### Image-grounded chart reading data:

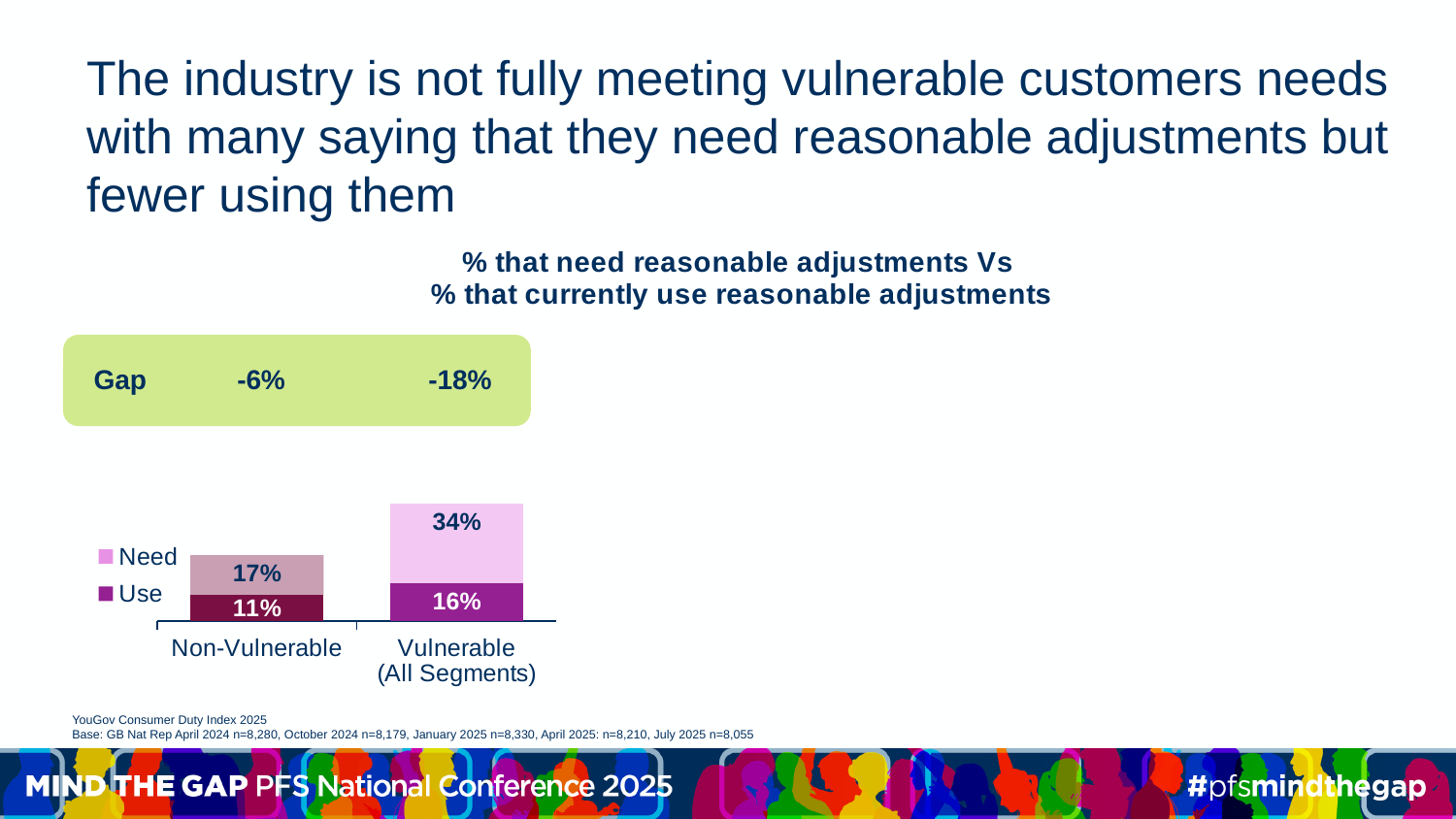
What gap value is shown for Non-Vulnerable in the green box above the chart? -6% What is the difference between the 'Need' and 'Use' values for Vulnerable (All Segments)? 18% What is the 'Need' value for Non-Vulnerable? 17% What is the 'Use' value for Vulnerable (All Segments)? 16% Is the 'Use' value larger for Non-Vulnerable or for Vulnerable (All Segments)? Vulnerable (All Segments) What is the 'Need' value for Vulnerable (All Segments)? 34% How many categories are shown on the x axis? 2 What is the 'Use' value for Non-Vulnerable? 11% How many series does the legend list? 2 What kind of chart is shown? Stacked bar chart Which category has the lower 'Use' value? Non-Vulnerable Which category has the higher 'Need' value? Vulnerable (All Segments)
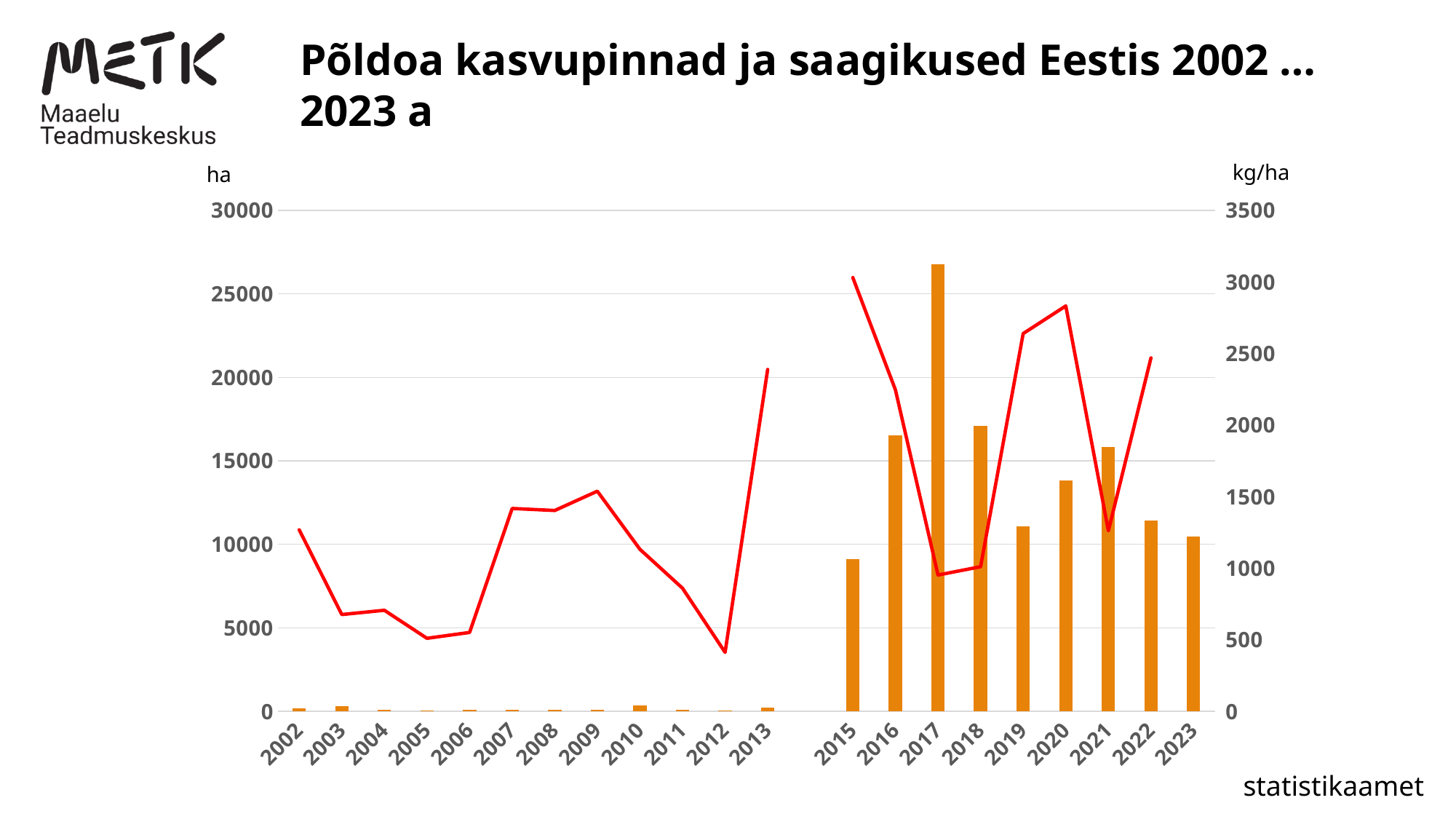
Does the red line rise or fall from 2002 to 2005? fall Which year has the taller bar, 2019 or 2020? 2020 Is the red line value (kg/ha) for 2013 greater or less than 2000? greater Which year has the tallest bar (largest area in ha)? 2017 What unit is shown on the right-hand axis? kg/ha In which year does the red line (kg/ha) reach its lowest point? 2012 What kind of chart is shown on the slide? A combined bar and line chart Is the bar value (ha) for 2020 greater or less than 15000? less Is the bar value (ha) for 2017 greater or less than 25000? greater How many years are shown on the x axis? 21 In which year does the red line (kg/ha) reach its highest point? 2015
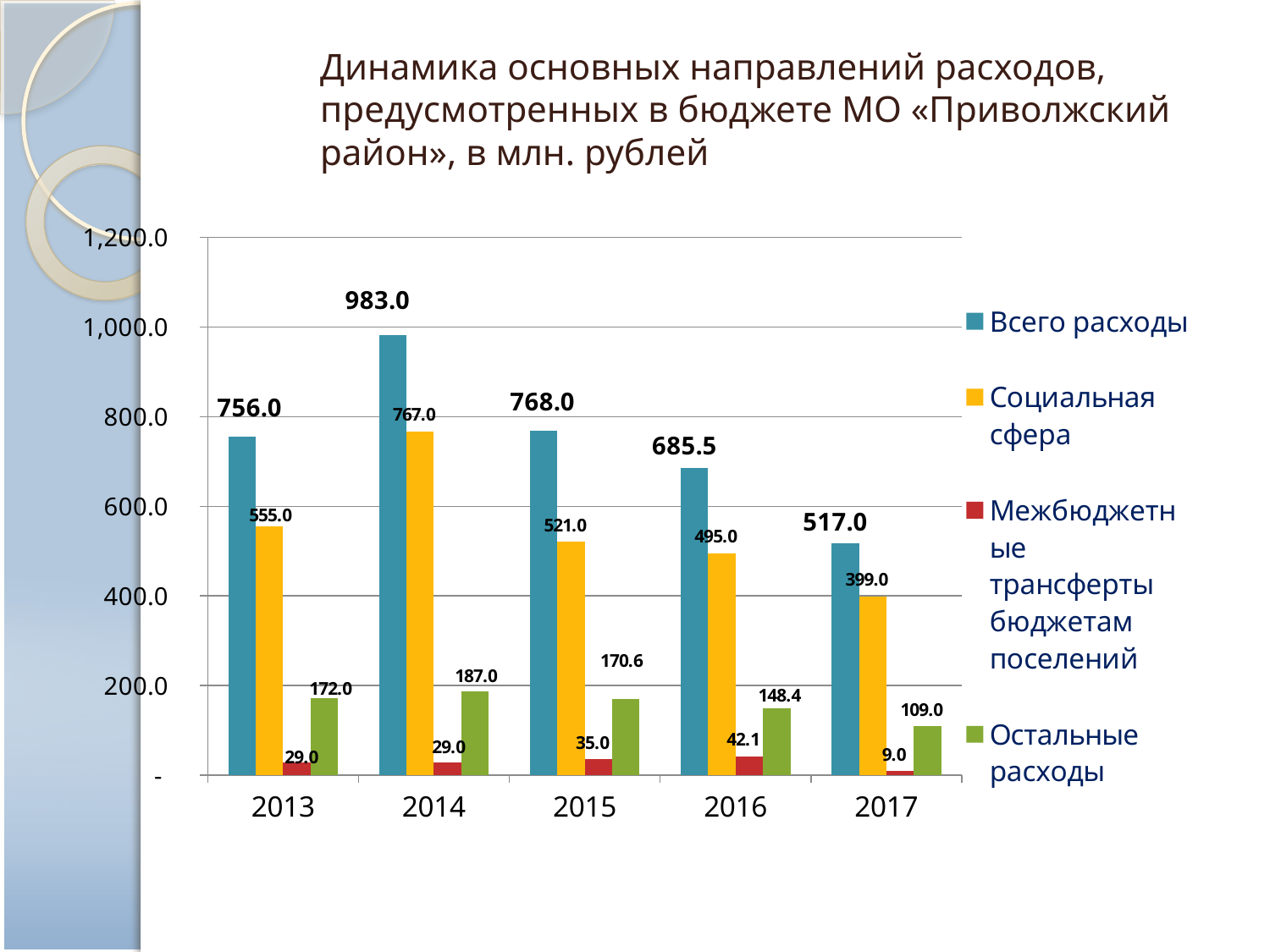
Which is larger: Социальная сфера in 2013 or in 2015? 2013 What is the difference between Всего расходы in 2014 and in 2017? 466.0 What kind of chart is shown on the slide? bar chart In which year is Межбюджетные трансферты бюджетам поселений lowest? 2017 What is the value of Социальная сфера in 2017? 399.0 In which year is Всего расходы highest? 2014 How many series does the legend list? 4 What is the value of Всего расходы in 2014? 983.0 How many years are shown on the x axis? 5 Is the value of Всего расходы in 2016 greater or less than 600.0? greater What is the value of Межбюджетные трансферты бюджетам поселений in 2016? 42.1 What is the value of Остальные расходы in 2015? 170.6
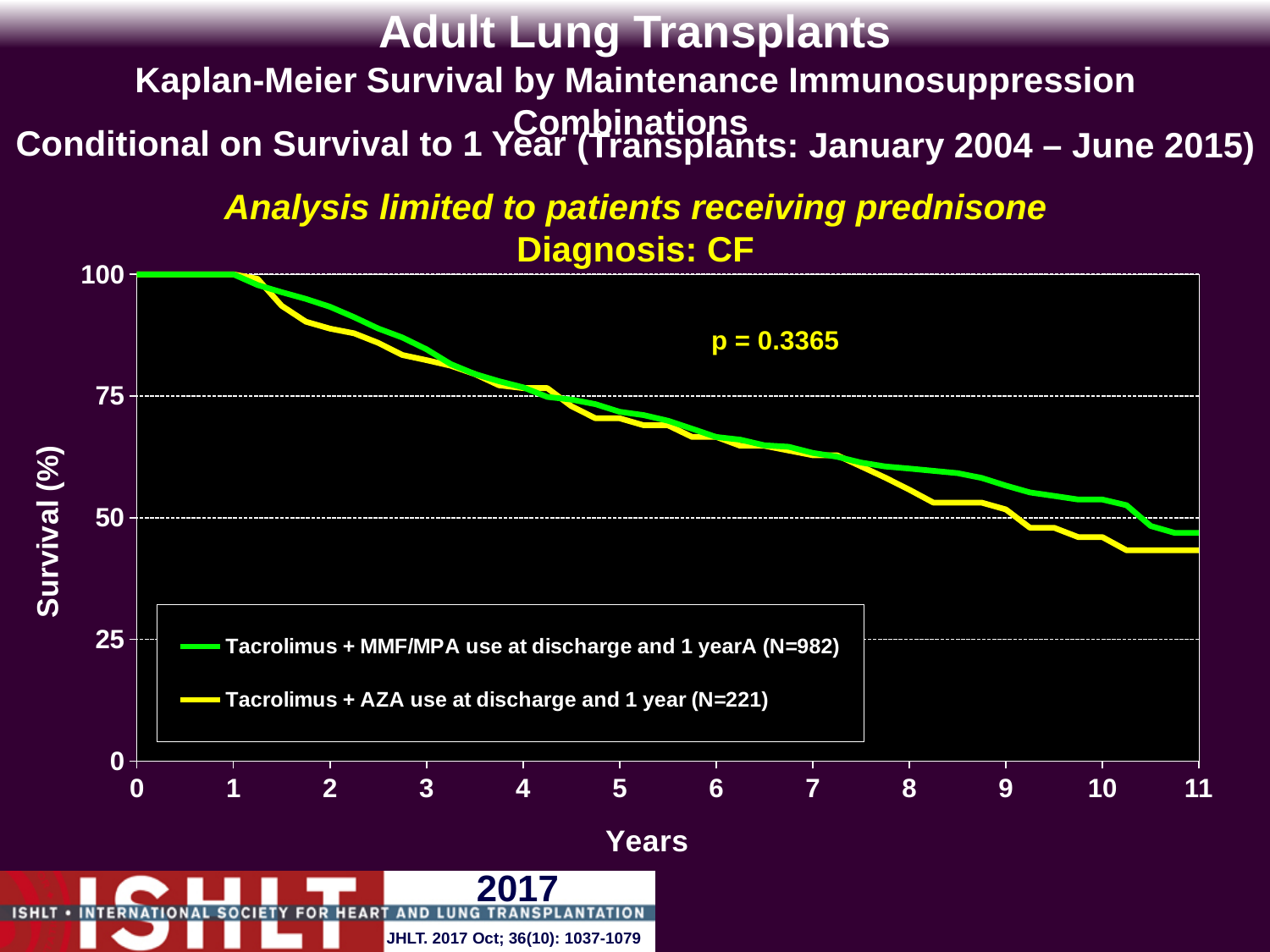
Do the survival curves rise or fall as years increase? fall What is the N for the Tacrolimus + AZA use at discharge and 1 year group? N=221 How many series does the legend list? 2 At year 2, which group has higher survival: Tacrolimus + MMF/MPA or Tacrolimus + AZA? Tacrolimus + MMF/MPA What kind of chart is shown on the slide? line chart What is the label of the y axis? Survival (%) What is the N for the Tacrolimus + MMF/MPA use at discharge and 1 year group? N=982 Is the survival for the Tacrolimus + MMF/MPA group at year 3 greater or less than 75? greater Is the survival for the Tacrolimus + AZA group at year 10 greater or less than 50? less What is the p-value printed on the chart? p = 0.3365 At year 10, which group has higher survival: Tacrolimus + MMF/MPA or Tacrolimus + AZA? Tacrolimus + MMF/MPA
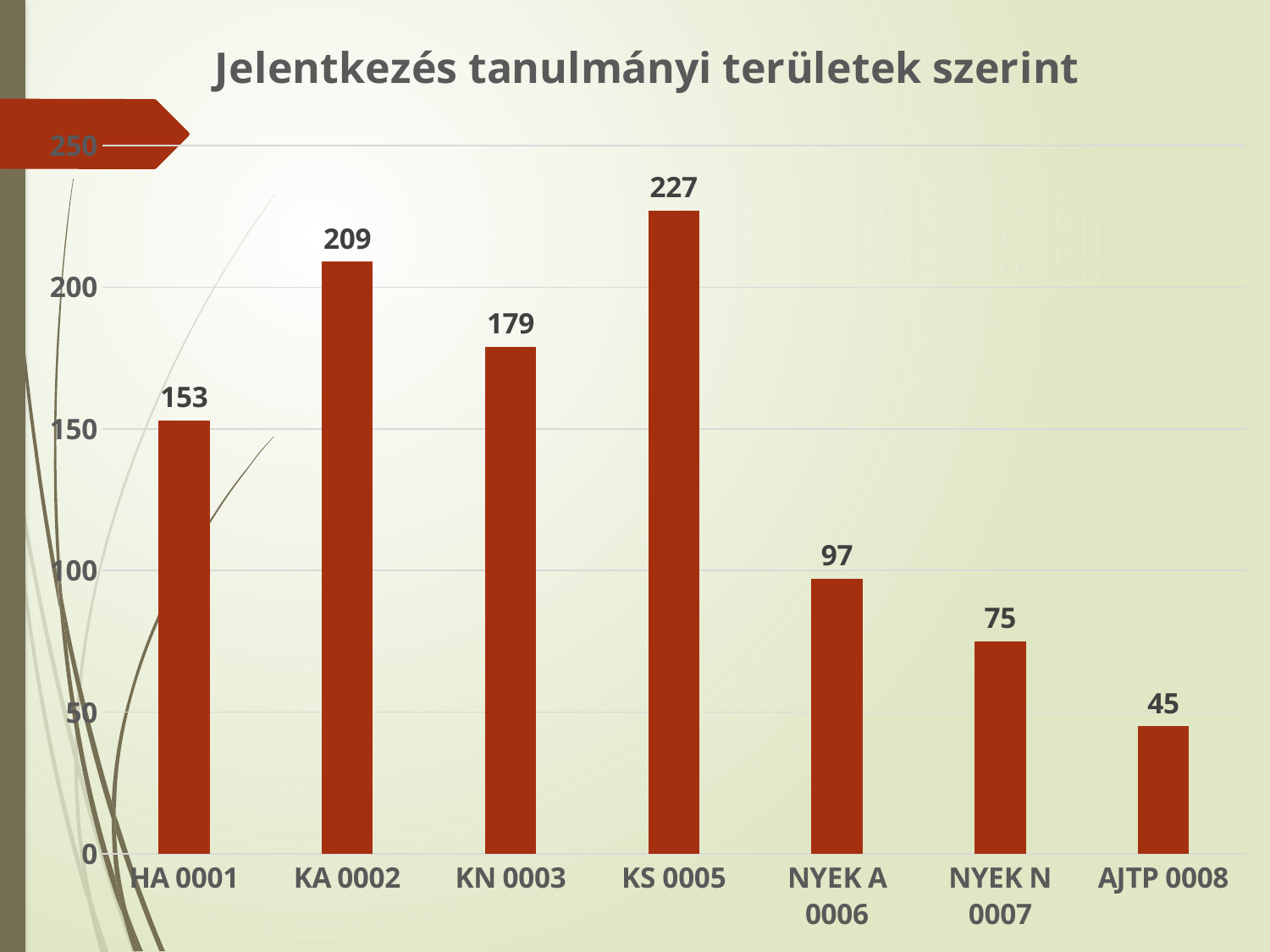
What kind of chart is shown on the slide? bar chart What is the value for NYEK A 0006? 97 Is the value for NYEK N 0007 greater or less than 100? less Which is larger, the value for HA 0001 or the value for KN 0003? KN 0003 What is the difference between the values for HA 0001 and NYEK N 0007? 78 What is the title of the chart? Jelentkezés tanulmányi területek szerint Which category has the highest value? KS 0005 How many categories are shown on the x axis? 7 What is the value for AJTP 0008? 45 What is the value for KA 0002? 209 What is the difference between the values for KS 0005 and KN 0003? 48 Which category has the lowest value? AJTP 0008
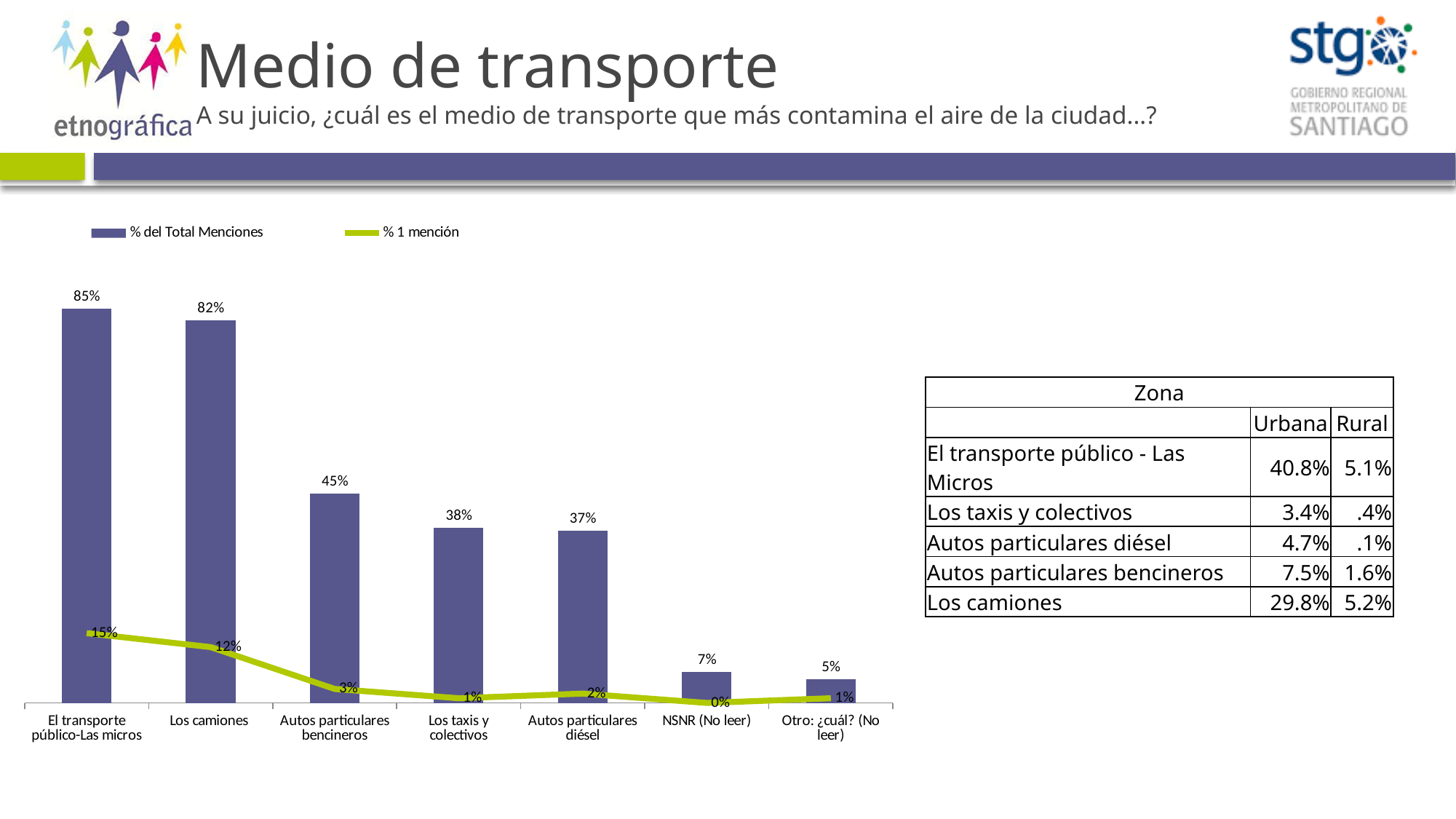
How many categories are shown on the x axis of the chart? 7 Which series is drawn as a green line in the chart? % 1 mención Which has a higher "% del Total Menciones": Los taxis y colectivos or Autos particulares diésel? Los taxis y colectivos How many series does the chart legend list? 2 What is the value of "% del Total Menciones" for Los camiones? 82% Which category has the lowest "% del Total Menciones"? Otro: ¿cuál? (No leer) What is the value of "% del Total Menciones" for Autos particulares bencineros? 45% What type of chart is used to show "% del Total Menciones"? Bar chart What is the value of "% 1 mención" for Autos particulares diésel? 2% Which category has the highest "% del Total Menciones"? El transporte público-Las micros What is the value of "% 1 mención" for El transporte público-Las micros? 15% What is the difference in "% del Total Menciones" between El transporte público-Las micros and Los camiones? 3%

### WHAT THE TASK REQUIRES:
Pick out each line in the entries above that contains the word "from", and copy those lines.

### EXPECTED ANSWER:
Does the red line rise or fall from 2002 to 2005? fall Which year has the taller bar, 2019 or 2020? 2020 Is the red line value (kg/ha) for 2013 greater or less than 2000? greater Which year has the tallest bar (largest area in ha)? 2017 What unit is shown on the right-hand axis? kg/ha In which year does the red line (kg/ha) reach its lowest point? 2012 What kind of chart is shown on the slide? A combined bar and line chart Is the bar value (ha) for 2020 greater or less than 15000? less Is the bar value (ha) for 2017 greater or less than 25000? greater How many years are shown on the x axis? 21 In which year does the red line (kg/ha) reach its highest point? 2015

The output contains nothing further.